Recommendation strategies and algorithms employed should vary according to each user’s displayed intent, and user signals help infer and identify the likelihood of a conversion.

  • Users with low levels of intent are often new visitors, unidentifiable, arrive via search or social, or are on a mobile device.
  • Users with a medium level of intent are often returning visitors, identifiable, arrive directly to the site or via email campaign, or interact with a site on a desktop device.
  • Users with a high level of intent have either made a purchase in the past, have added items to their cart, or search products directly on the site.

These intent level classifications inform the strategies and rules each marketer chooses for a test. For example, for users with low intent levels, the “Viewed Together” strategy will encourage further product discovery and exploration. Meanwhile, for a user with a high level of intent, such as a past purchaser, a “Purchased Together” strategy is a better fit, increasing the likelihood of cross-selling the visitor.

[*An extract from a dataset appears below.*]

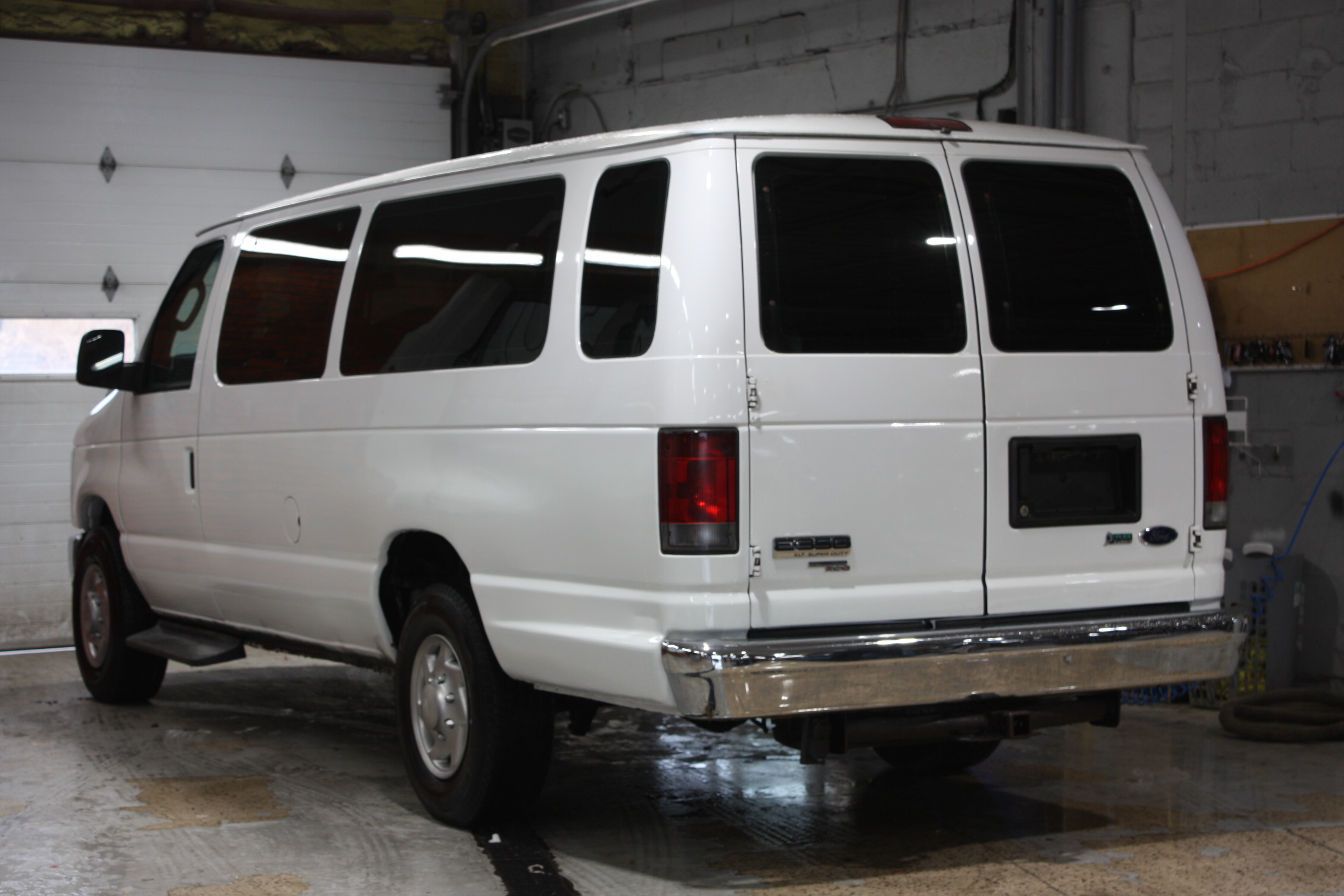 2013 FORD ECONOLINE WAGON 15 PASSAGERS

Data and recommender systems

In order to effectively deploy recommendations, you need data. Both implicit and explicit, this data is automatically ingested by the system, allowing it to identify which products to serve to each user in a recommendation widget. A recommendation engine can collect online behavioral data about every single user. Sites collect first-party data, while data from third-party sources, such as CRM or offline purchase data, can be onboarded. The more data available, the stronger your targeting strategy becomes.

Types of user data

Being able to access the following types of user data can help power smarter recommendations:

  • Location data: The country, region, or city a user is located in
  • Tech data: The type of device a user is accessing a site from, the browser-type they are using, their operating system, and more
  • Demographic data: A user’s gender, age, marital status, etc.
  • Behavioral data: Actions a user takes on-site, including clicks, add-to-carts, hovers, number of pages viewed, etc.
  • Affinity-based data: The interests and preferences displayed by a user on-site
  • Online and offline purchase data: The products a user purchased on-site or in-store
  • Traffic source data: The source of traffic a user is visiting from, including direct traffic, paid traffic, social traffic, and referral traffic
  • 3rd-party data: Information about a user from outside sources, onboarded through a DMP.

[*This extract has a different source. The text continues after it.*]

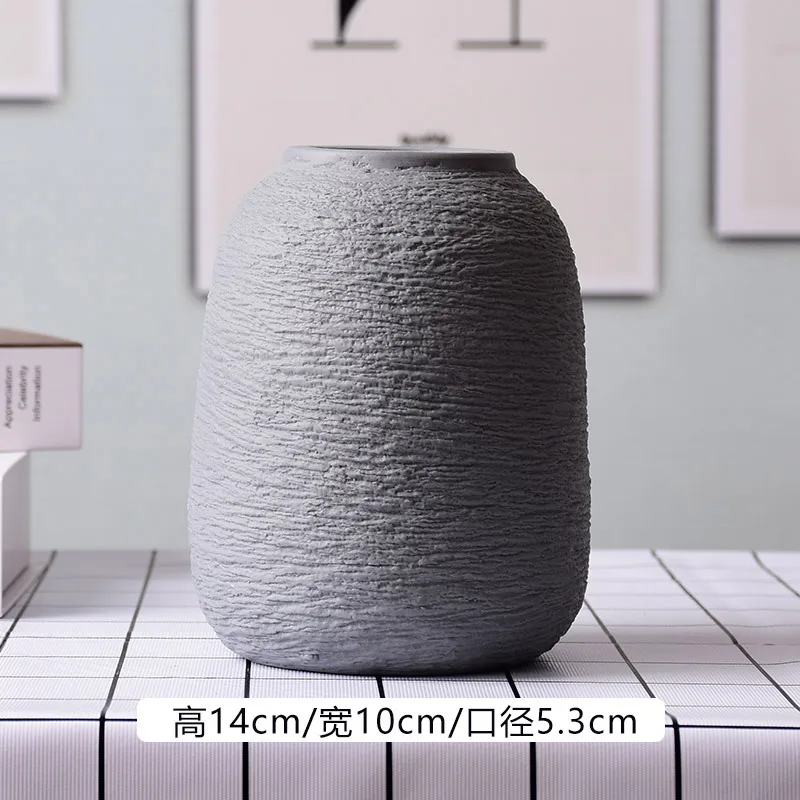 

Белая керамическая ваза в скандинавском стиле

Access to this data helps marketers identify buyer personas and understand purchase habits, which can inform segmentation strategies. Other elements, like knowing a user’s traffic source or the device they are using when interacting with a brand, can inform targeting strategies.

The more a user visits and interacts with your site, the more data becomes available. The system can then use this data to predict what users are most likely to purchase, make smarter segmentation decisions, and serve more relevant recommendations.

Visitor Type

Data Available

First-time visitors

Only context (IP / geo, traffic source)

2+ visits

Some usage data, some product-viewed data

Repeat visitors

Purchase history, deeper usage data, user affinities

Types of product data

Product data is also essential, as they give recommender systems the ability to put the right items in front of the right users. Product data feeds, which house a retailer’s entire product catalog, can be synced with recommender engines. Product feeds include basic information about the products available on a site, including, but not limited to:

  • SKU
  • Product name
  • Product URL
  • Price
  • In-stock status
  • Images
  • Keywords

Marketers can customize product feeds, adding in more product data that can later be used for targeting, such as color, size, style, etc. The more product data is available, the stronger your contextual and personalized recommendation strategies become.

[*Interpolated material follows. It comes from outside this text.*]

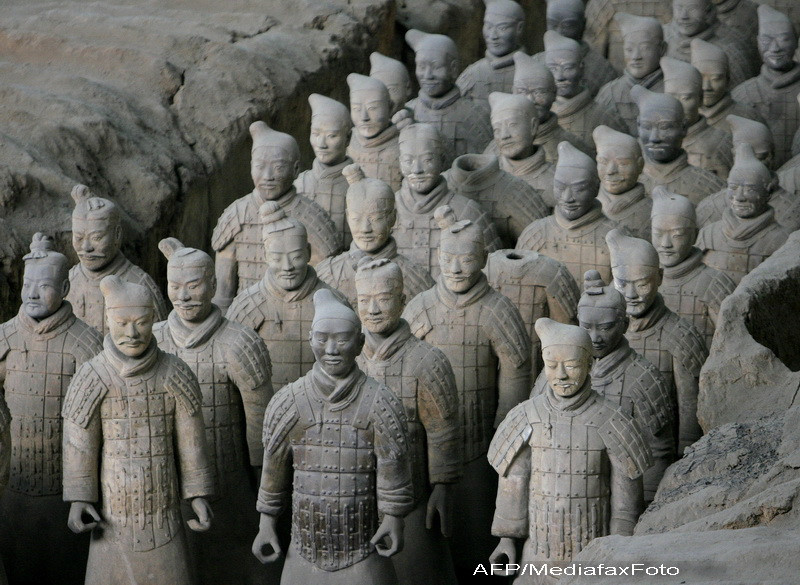 O comoara veche de peste 2.000 de ani, reintregita cu alte 100 de exponate. Moment istoric in China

The power of product recommendations

Product recommendations are a great way to improve the overall user experience, guiding visitors through the discovery process while simultaneously generating more revenue for your organization. And with machine learning doing much of the heavy lifting, marketers can experiment with different strategies, segmentation practices, and widgets at scale, exposing more products to users than ever before to generate ROI and boost their companies’ bottom lines.